= Burton Paulu =

Burton Paulu (June 25, 1910 – March 8, 2003) was a pioneer in American educational radio and television, an internationally recognized scholar of comparative broadcasting, and a lifelong lover of classical music.

Based for five decades at the University of Minnesota in Minneapolis, Paulu was the author of five books and dozens of articles on radio and television in Great Britain and on the continent of Europe. His work introduced American scholars and the interested public to broadcasting systems in Eastern and Western European countries where the role of the government and of advertising contrasted sharply with US practices. He taught and lectured widely in the US and Europe and held three appointments in the journalism department of Moscow State University, the first at a time when academic contacts between the US and the then - Soviet Union were rare and the last, when he was 81 years old, as the Soviet Union was collapsing.
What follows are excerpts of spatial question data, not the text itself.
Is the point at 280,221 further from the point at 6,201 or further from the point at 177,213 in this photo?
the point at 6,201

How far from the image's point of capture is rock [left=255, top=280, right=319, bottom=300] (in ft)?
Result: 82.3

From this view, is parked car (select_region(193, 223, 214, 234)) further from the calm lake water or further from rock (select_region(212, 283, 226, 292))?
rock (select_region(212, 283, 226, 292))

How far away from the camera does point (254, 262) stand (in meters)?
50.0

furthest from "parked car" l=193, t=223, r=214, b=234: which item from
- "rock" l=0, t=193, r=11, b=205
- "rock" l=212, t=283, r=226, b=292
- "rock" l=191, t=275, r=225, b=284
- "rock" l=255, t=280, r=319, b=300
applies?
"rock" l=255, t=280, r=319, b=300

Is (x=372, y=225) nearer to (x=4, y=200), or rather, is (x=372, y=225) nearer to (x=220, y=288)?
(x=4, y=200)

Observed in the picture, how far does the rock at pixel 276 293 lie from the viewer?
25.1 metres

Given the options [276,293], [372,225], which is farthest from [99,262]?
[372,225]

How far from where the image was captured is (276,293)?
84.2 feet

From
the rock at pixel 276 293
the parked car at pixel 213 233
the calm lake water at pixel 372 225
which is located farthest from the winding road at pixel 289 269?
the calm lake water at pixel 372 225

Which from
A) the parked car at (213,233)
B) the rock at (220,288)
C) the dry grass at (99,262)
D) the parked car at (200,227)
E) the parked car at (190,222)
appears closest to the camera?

Paulu became manager of University of Minnesota radio station KUOM in 1928, in the early years of broadcasting, and participated in the development of public radio and television in the US, presiding as the University of Minnesota expanded its broadcasting activities to include short-lived innovations such as the use of closed circuit television to teach college courses and permanent changes to the American broadcasting landscape such as the introduction of educational television to the general public. He taught classes on American and international broadcasting until he retired with the title of professor and director of the university's Media Resources Department in 1978.

Born in Pewaukee, Wisconsin, and raised in small towns in South Dakota, Paulu developed an early interest in classical music as a result of hearing the Minneapolis Symphony Orchestra perform when he was a boy. His broadcasting career began in 1929, when he was working toward a degree in music at the University of Minnesota and took a part-time job as a student announcer at the university's young radio station WLB (later KUOM). He earned a BA (1931) and BS (1932) in music along with an MA degree in history from the University of Minnesota. While stationed in London and Luxembourg with the United States Office of War Information during World War II he developed an interest in European broadcasting, and in 1949 was awarded a PhD in communications from New York University.

He was a frequent substitute trombonist for the Minnesota (formerly Minneapolis) Orchestra from the 1940s to the 1960s and contributed significantly to the Orchestra's oral history project through a series of taped interviews with performing artists.

Among Paulu's numerous awards were five Fulbright Scholarships, three Ford Foundation grants, and a Sigma Delta Chi Award for journalism research. He served as president of the National Association of Educational Broadcasters and was a member of US delegations to UNESCO.

Paulu was married for 60 years to the former Frances Tuttle Brown and was the father of three; he died at age 92 of Parkinson's.